Chad,
I’m not certain what your last letter contained. I had an Armenian friend translate it to Yezidi, which I could not read. Also, he supposedly did not know how to translate it back to English, the only language I am able to read and speak. I’m not certain why I did any of this or why yogurt companies make the lids so very delicate. Do they not know that if dropped from even the most innocent of heights yogurt will cascade upon the blouses and blue jeans of everyone within a five foot proximity?
I lied. I read your letter before I had it translated. I’ll meet you on the 20th. Please paint your house Baker-Miller pink. Carmine red will also work. Or Cerise, in a pinch. One of those three in descending order. Best to least best. I guess.
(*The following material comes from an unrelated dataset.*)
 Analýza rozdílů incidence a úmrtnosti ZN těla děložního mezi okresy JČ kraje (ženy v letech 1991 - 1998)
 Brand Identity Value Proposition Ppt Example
Guessing is something I was doing in June or July of last summer. Whenever Elgin and I tried to climb a small mountain. I guessed that it would be easy. Perhaps it was for the elderly tourists, but not for us young working folk. It’s embarrassing not tragic that we never reached the top. A thunderstorm was rolling in, that’s one excuse. But it had been rolling in when we started climbing, so think about that. I saw a man wearing a shirt with “NO EXCUSES” emblazoned on the front. Not on the mountain, but I should take that message to heart. Or at least keep it in mind for occasions when I desire to appear tough, masculine, confident, and of strong character. Whatever those words mean. Please let me know if you find out.
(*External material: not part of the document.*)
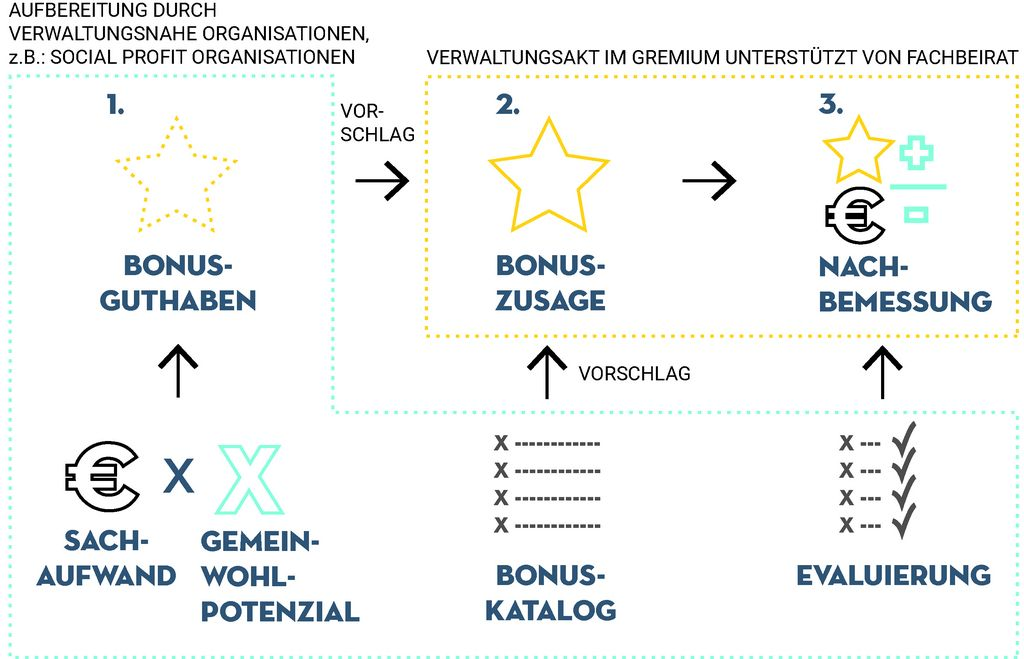 PMO_Grafik_Bonussystem3_170504.jpg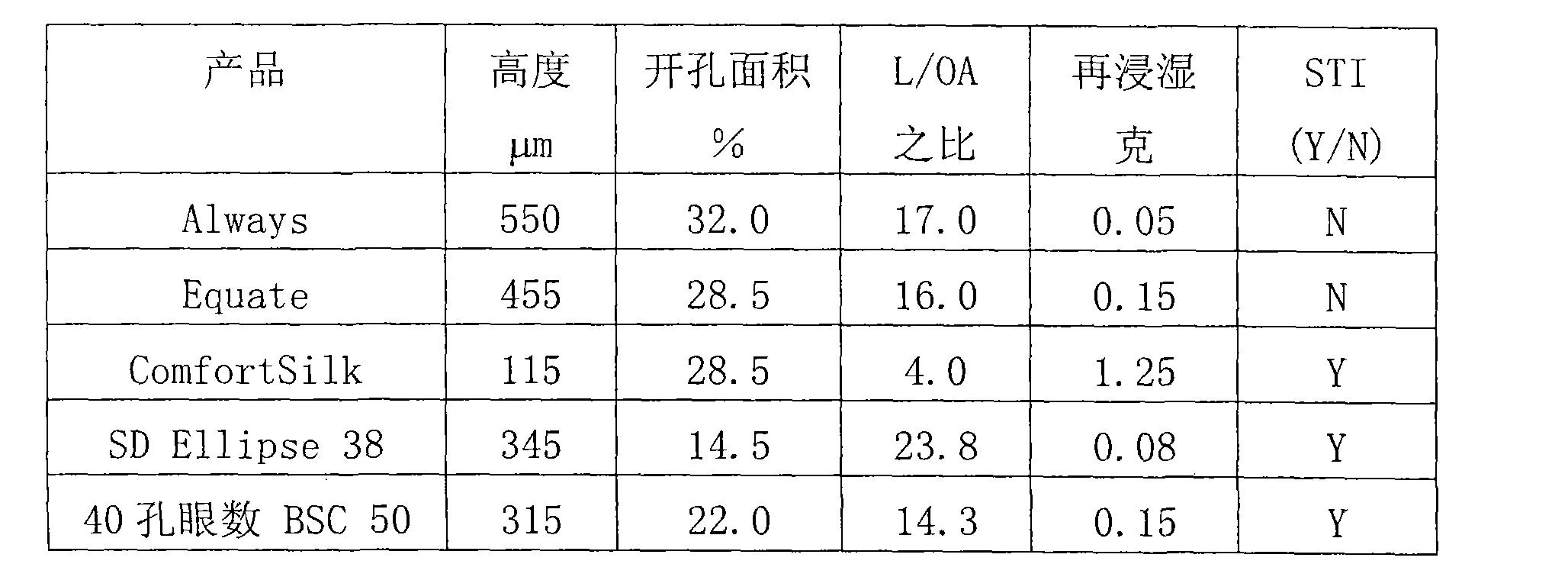 Figure CN102440868AD00131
Elgin and I found out that water and food are imperatives for hiking. Two donuts and a soda in the morning aren’t enough. Bring water next time, I said to myself. Bring a sandwich. Be intelligent. A moose, then two moose were drinking from a mountain lake. They were intelligent beings not lacking in rapturous, cold water. Those stupid mountain lakes over that monstrous cliff taunted us. They insulted us. We weren’t born in the mountains. How are we to know what a mountain climb requires, I nearly shouted at them. I didn’t, fearing the wrath of the hoary wayfarers. We could see the top, and the closer and closer and closer it was, the harder it was to walk. Feet in sand? Feet in molasses? Syrupy feet in pancakes slathered in butter? It was like one of those. Every ten feet taking a break. We were pathetic creatures.
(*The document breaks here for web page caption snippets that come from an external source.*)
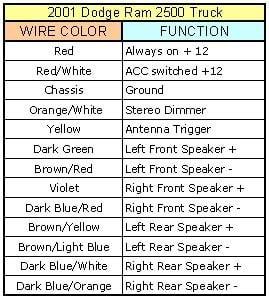 31 2001 Dodge Ram Radio Wiring Diagram Wiring Diagram List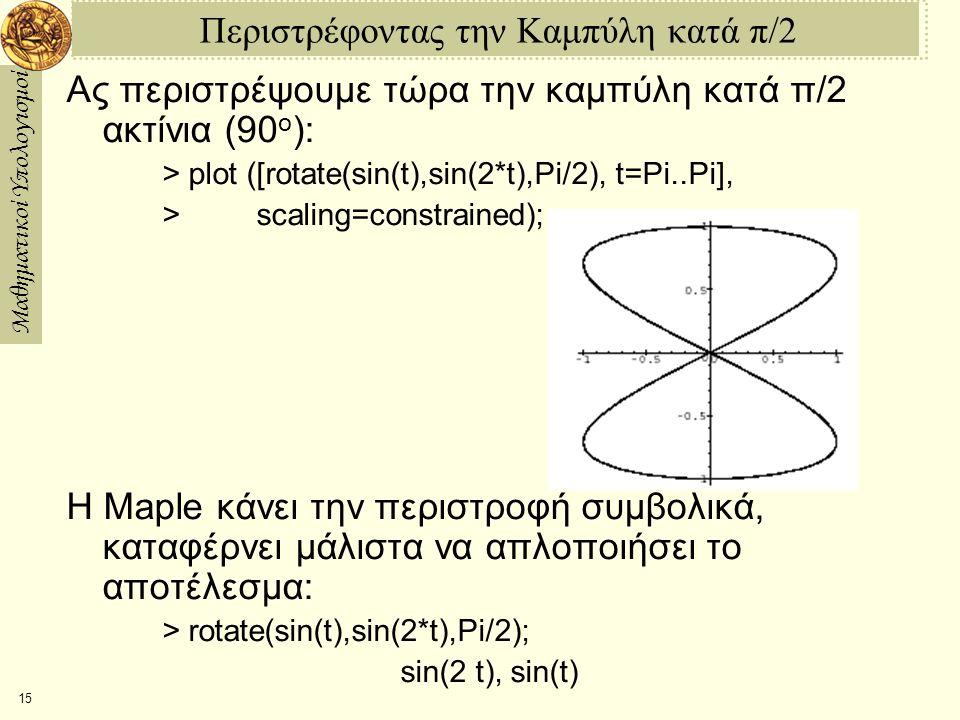 Μαθηματικοί Υπολογισμοί 15 Περιστρέφοντας την Καμπύλη κατά π/2 Ας περιστρέψουμε τώρα την καμπύλη κατά π/2 ακτίνια (90 ο ): > plot ([rotate(sin(t),sin(2*t),Pi/2), t=Pi..Pi], > scaling=constrained); Η Maple κάνει την περιστροφή συμβολικά, καταφέρνει μάλιστα να απλοποιήσει το αποτέλεσμα: > rotate(sin(t),sin(2*t),Pi/2);  sin(2 t), sin(t)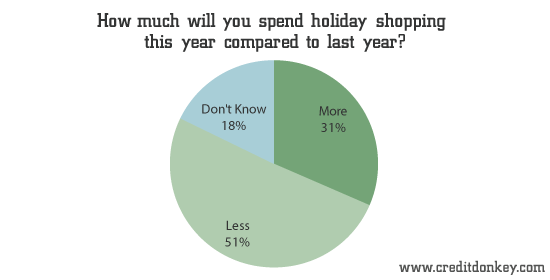 How much will you spend holiday shopping this year compared to last year?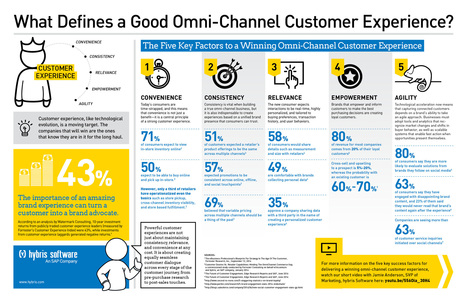 5 Keys To A Winning Omnichannel Experience | SAP | Public Relations & Social Media Insight | Scoop.it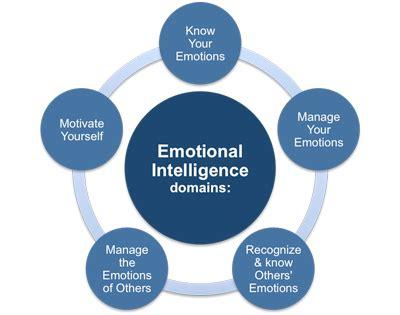 emotional intelligence solved hr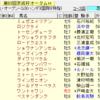 京成杯オータムハンデ2018 軸馬予想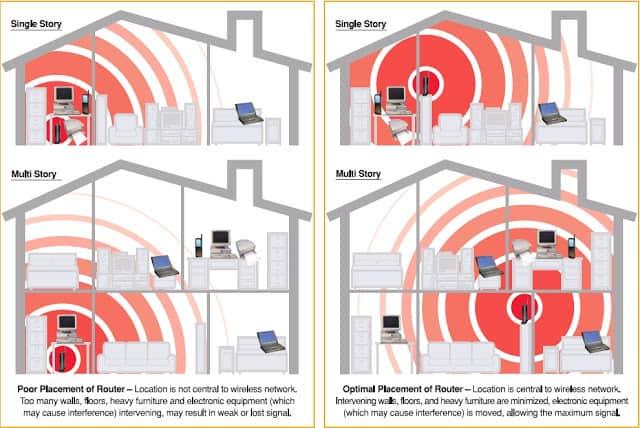 montare router wifi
People were descending from the summit like Moses from Mount Sinai, their faces aglow as if God had been drinking iced tea up there. We turned away from them, much like the Israelites must have turned from Moses when he was rubbing his glowing face all over them. Stop rubbing that disgusting glowing face over our sweaty, dull, not glowing bodies, Moses, they said. Bolts of lightning struck the top of the mountain. People told us to be careful. They said we’d feel tingles in our feet. Like a thousand tiny pins in the soles of your hooves, said one man. Why did he call our feet hooves? Weirdo. We never felt the pins or tingles or anything except hard, annoying ground. We were less than a few hundred feet from the peak. We turned around and walked back to the car. I needed to be home for dinner. What did you have for dinner?